▶ [What the exercise asks]:
Repeat only the lines between the one with "Eucomis pallidiflora" and the end of the material below, both ends included. Omit any picture.

+--

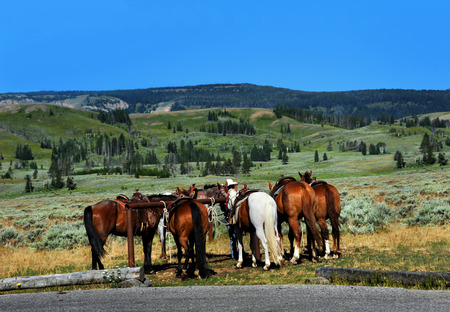 guia turistico: Group of horses await their passengers at the trail head.  Tour guide holds horses ready for horseback riding in Yellowstone Foto de archivo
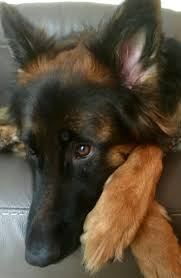 t jag s australian shepherds 17 best images about german shepherd on pinterest german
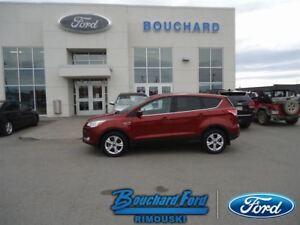 2014 Ford Escape 2.L SE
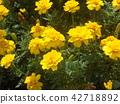 萬壽菊 花朵 花 42718892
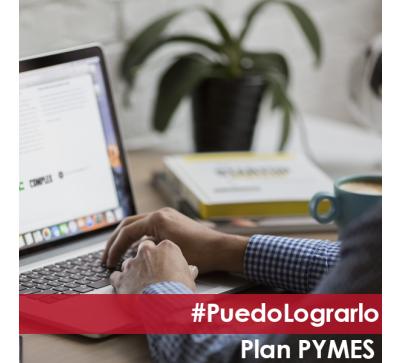 Plan pymes - arma una tienda profesional sin contratar programadores - 13 meses de servicio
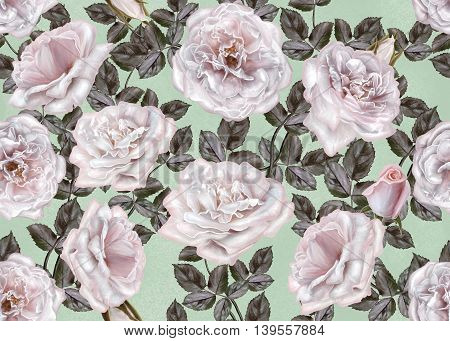 Pattern seamless. Old style. Bouquet of flowers and pastel pink roses. Floral background.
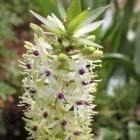Eucomis pallidiflora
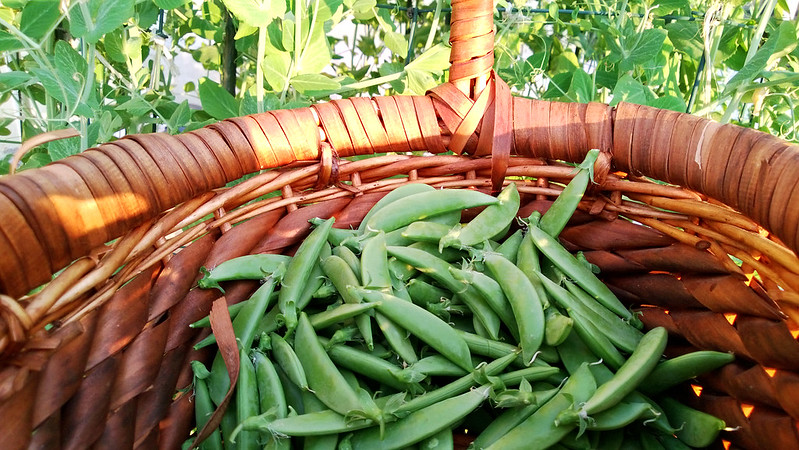 Sugar Snap Peas 3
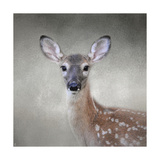 Little Miss Lashes White Tailed Fawn Giclee Print by Jai Johnson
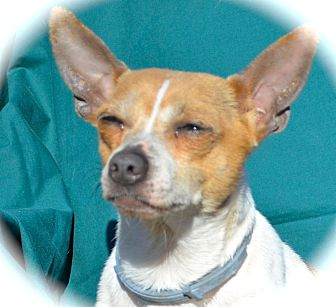 Chihuahua Dog for adoption in Blanchard, Oklahoma - Nixon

+--

▶ [Result]:
Eucomis pallidiflora
 Sugar Snap Peas 3
 Little Miss Lashes White Tailed Fawn Giclee Print by Jai Johnson
 Chihuahua Dog for adoption in Blanchard, Oklahoma - Nixon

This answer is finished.